The second step isn’t required, but it’s something I like to do. Especially for the folks that left early or I didn’t get a chance to talk to as much. It’s nice to make sure everyone got home okay, particularly with the weather being crummy to drive in and a lot of Terps revelers being on the road.
The third and fourth go together. There’s a satisfying clink of glass as the counter contents get swept into the recycling bin.
And finally, the last step.
I’m not so sure about this last one, but it feels like I typically do system patching after a party. I don’t know where it’s because I’m already in clean-up mode or whether it’s that I don’t feel like moving from the recliner.
Patching from the comfort of a recliner is key.

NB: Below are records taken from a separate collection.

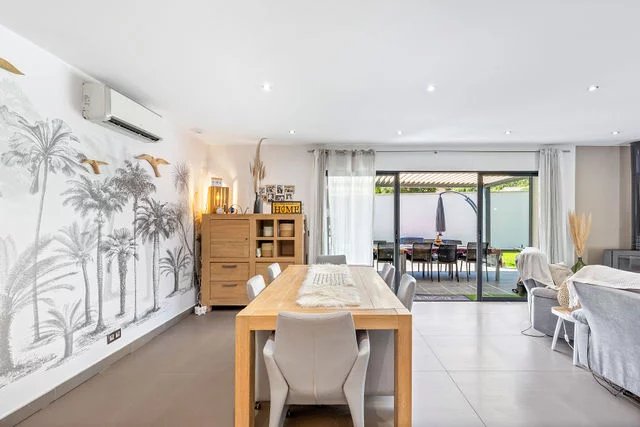 Sainte Lucie de Porto Vecchio, villa T6,  avec piscine, proche plage et fleuve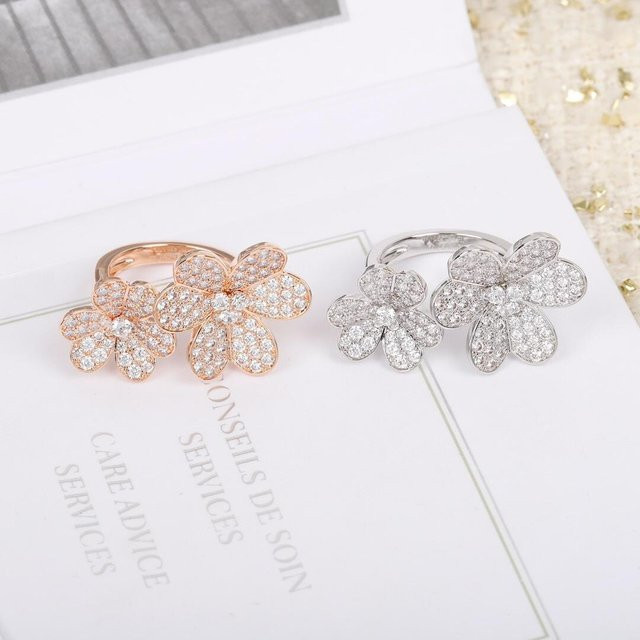 Musla Jewelry Ring, doppelte Blumen, Zirkone, Roségoldene Farbe, Damen - Bild 1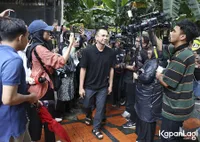 Dikenal Sebagai Pekerja Keras, 8 Potret Raffi Ahmad Kenang Sosok Ayah Baim Wong: Semangat, Johnny Steak Wong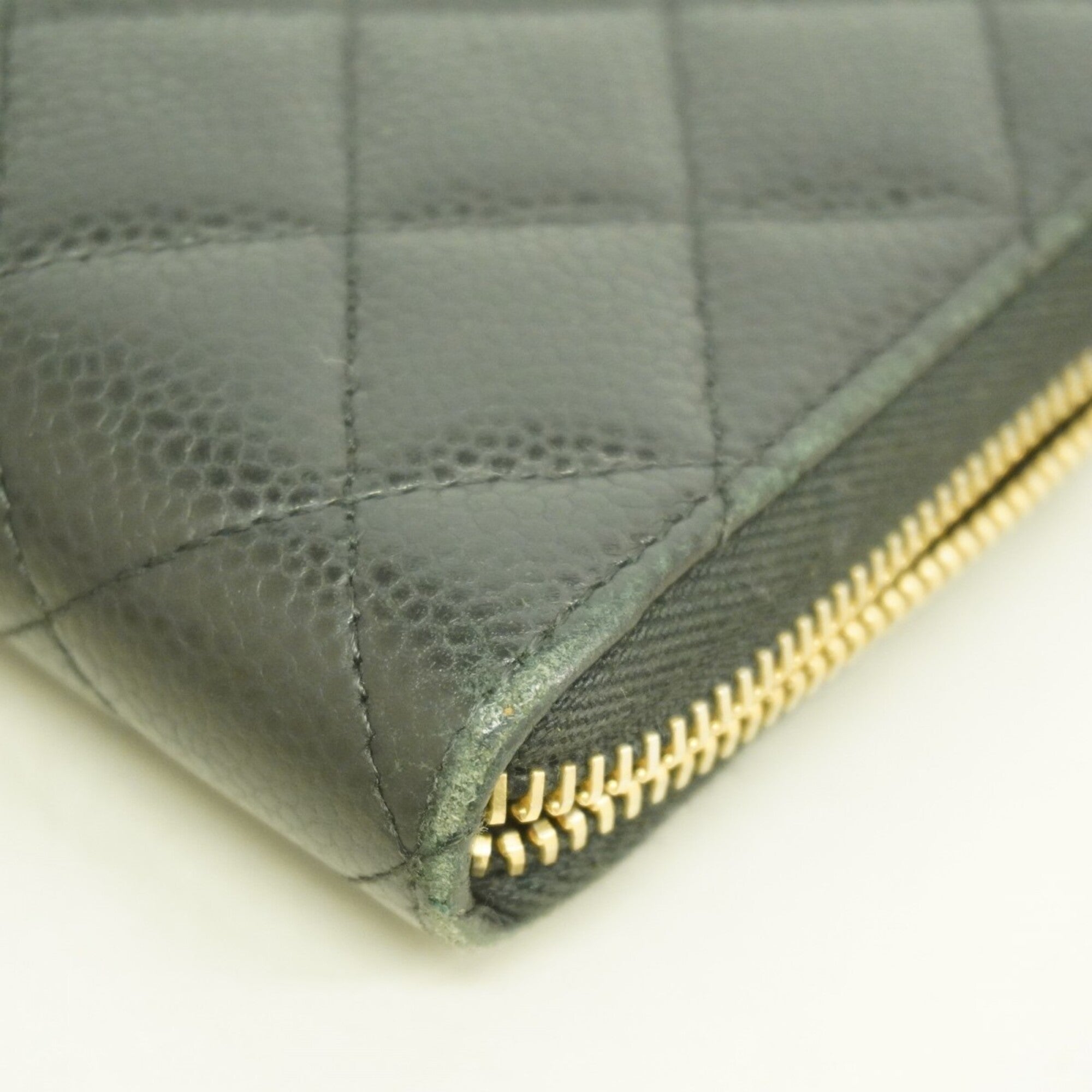 Chanel Black Grained Calfskin Long Wallet (Bi-Fold) (Pre-Owned)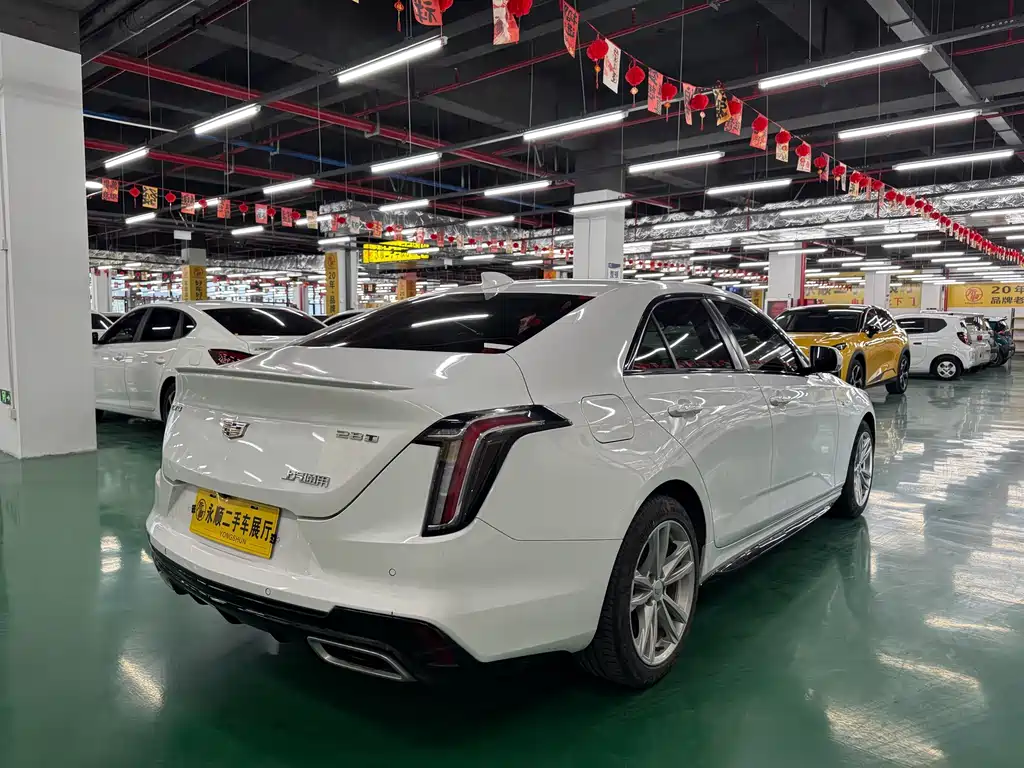 Cadillac CT4 — фото 9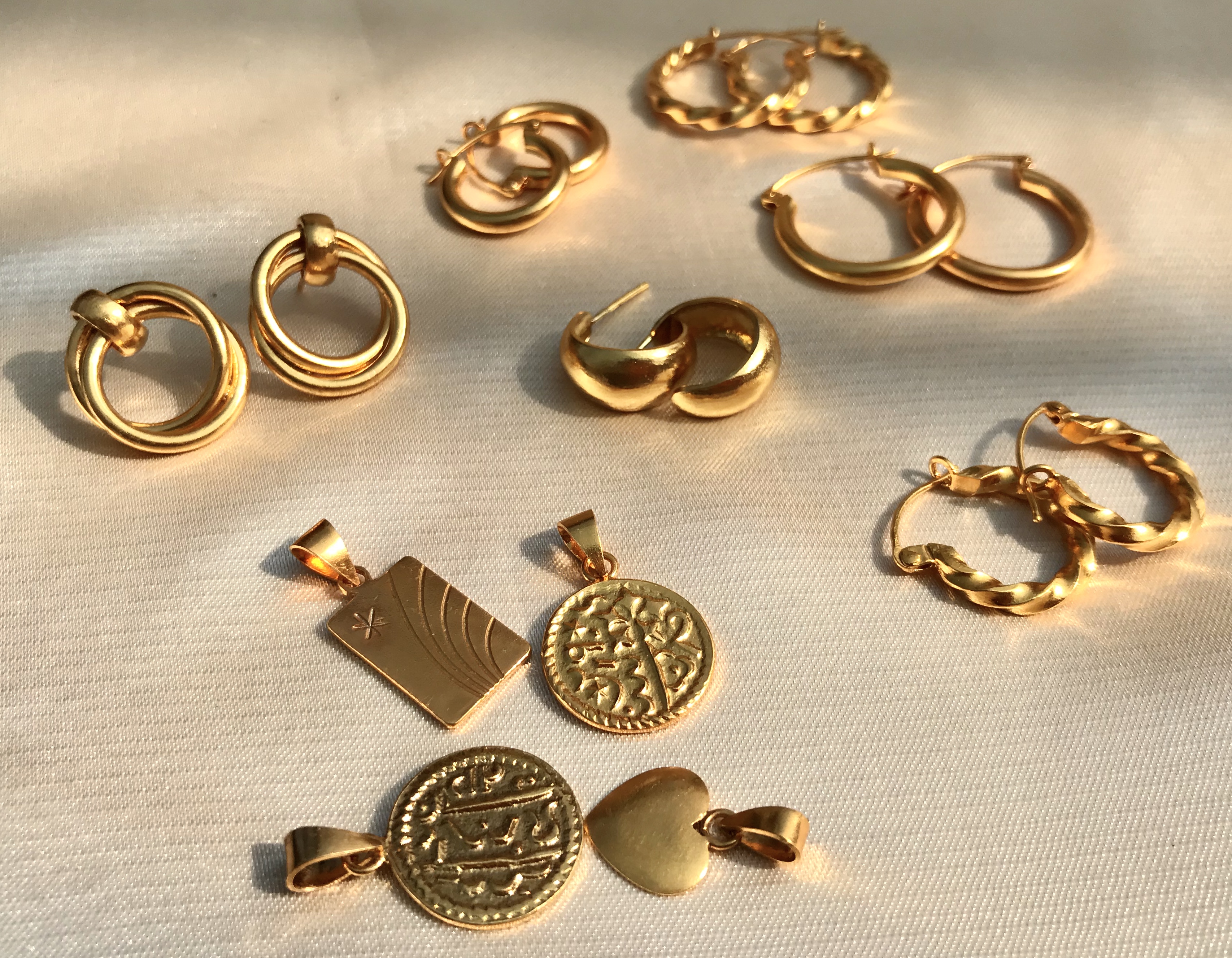 Gold EarringsEar Studs  Tagged Gold Earrings Barun Gems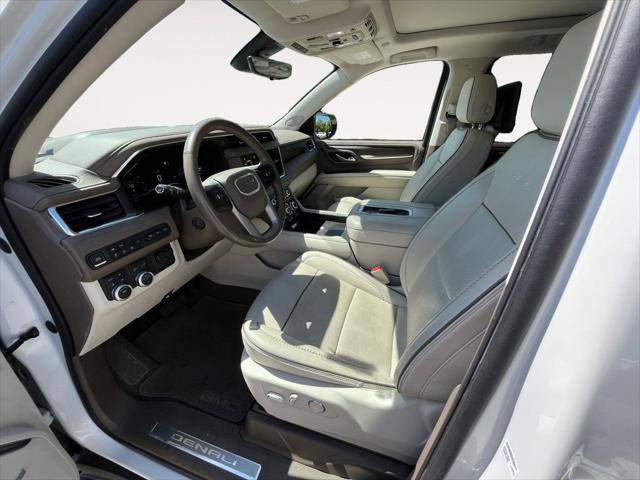 2022 GMC Yukon XL 4WD Denali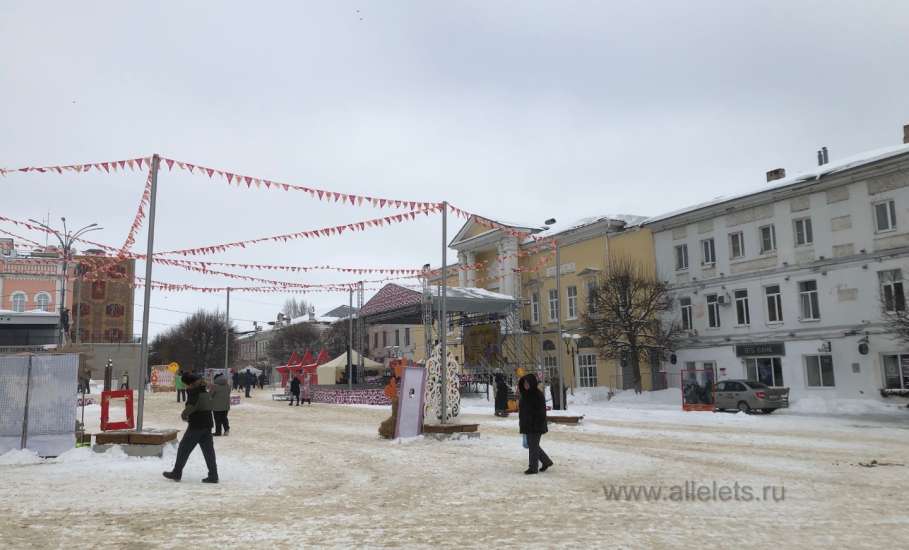 На площади Ленина в Ельце сегодня горят костры и жарят шашлыки!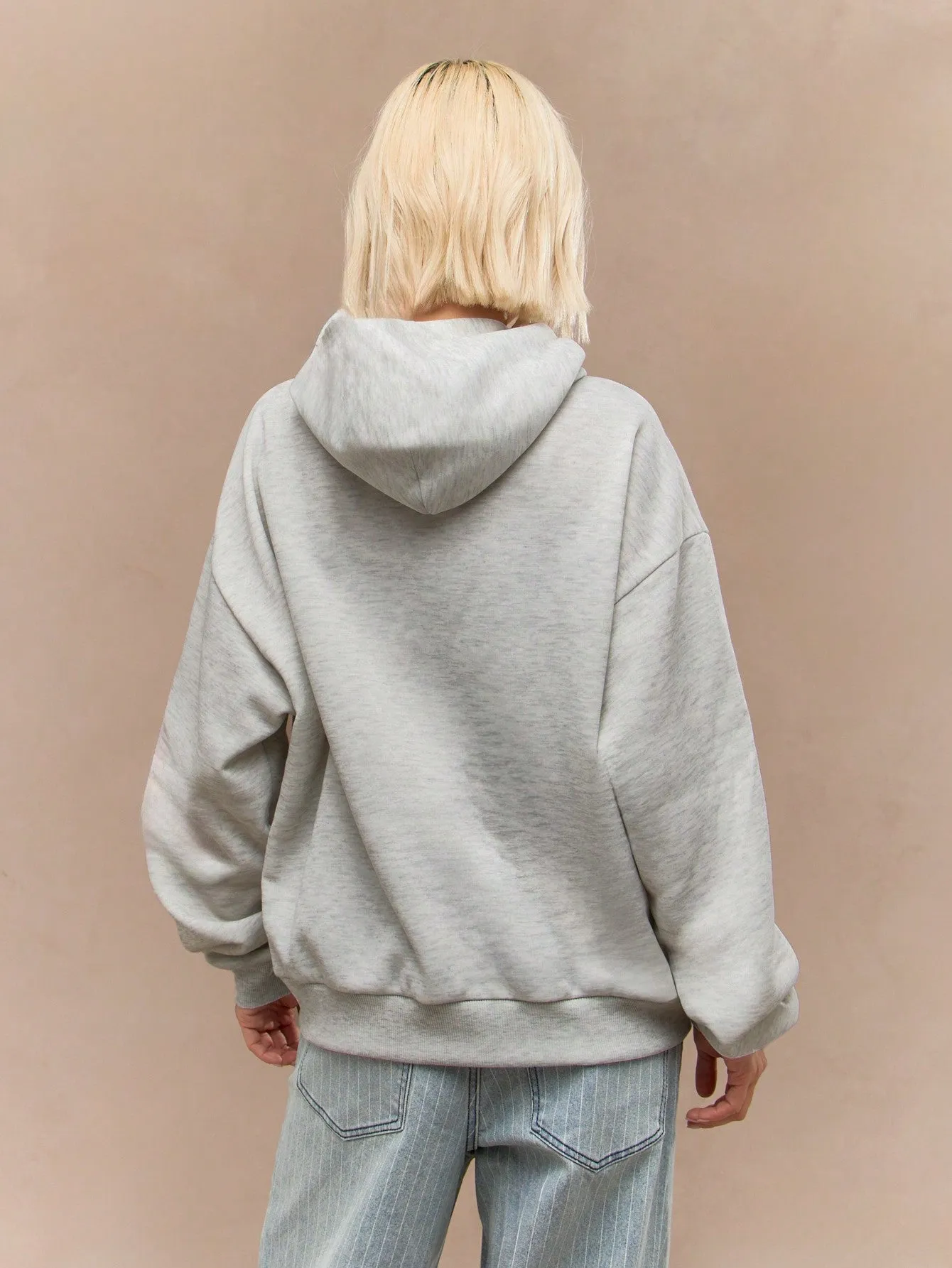 Sudadera Oversize con Número "00" - Cherry Vibes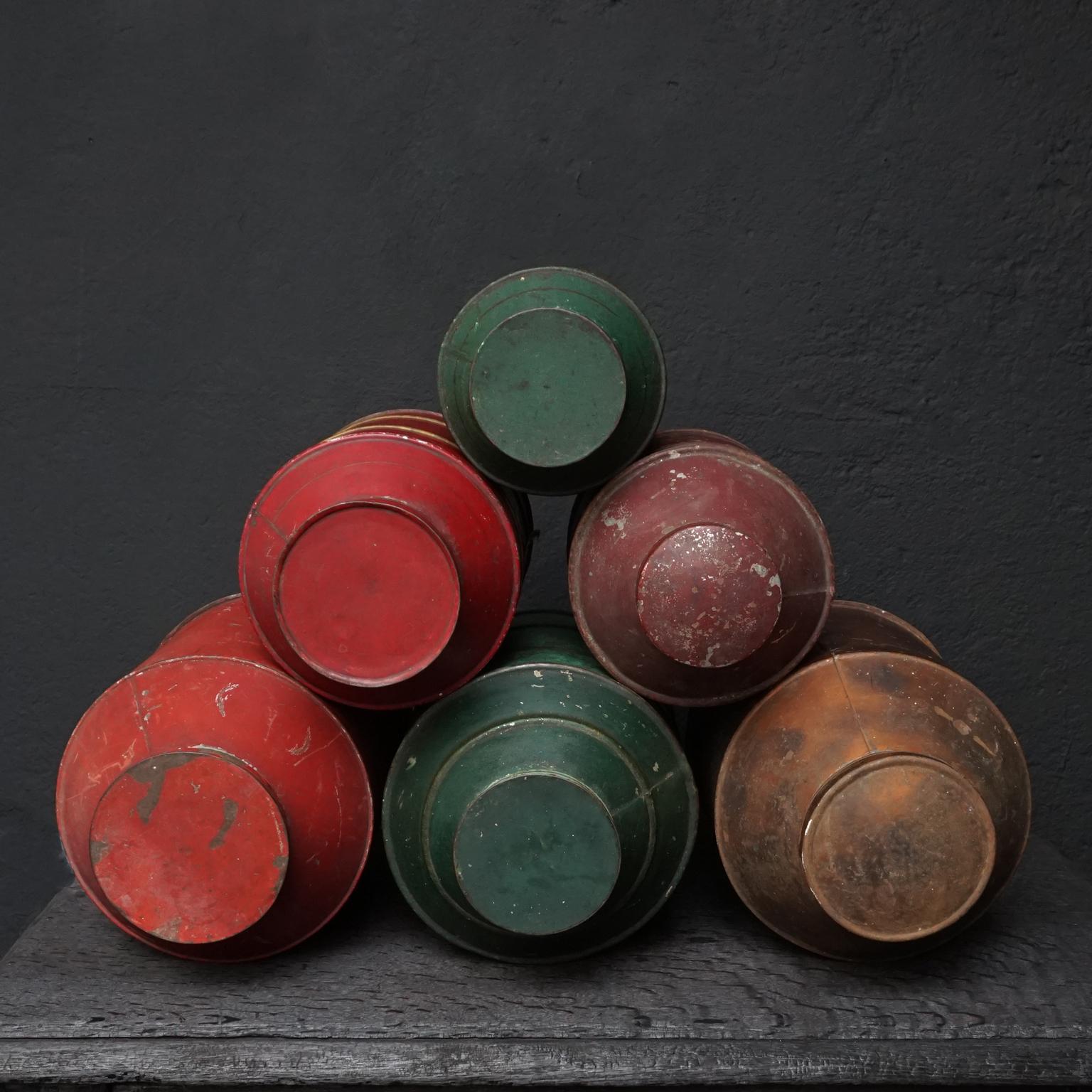Early 20th Century Set of Eight Dutch Tea Tins In Good Condition In Haarlem, NL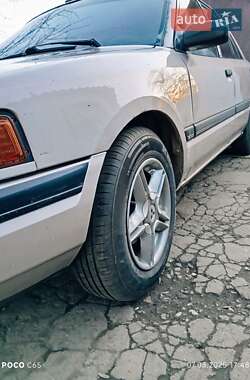 Седан Mazda 323 1994 в 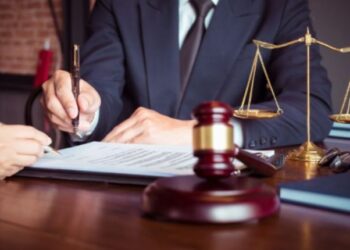 6 helpful Tips to Choose the Right Criminal Defense Attorney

It irks me than yum tries to install a new kernel when I attempt to upgrade python. If you exclude the kernel, the dependency resolution for libxml2-python and gamin-python fail without any clear reason. The kernel is not listed as a dependency when I do a deplist for python. If I don’t exclude it, I get the ever-classy error than the kernel I’m attempting to install is older than the one that’s already installed. I feel like I must have missed the window to install and that now I’ll have to wait until someone re-releases a never version of python whose weird dependency interaction requires a kernel version similar to or newer than I’m currently running. This is a recurring theme.
Yum is better than some of the other options out there, but there are mornings that it just isn’t doing it for me.
I thought only LAN parties involved servers.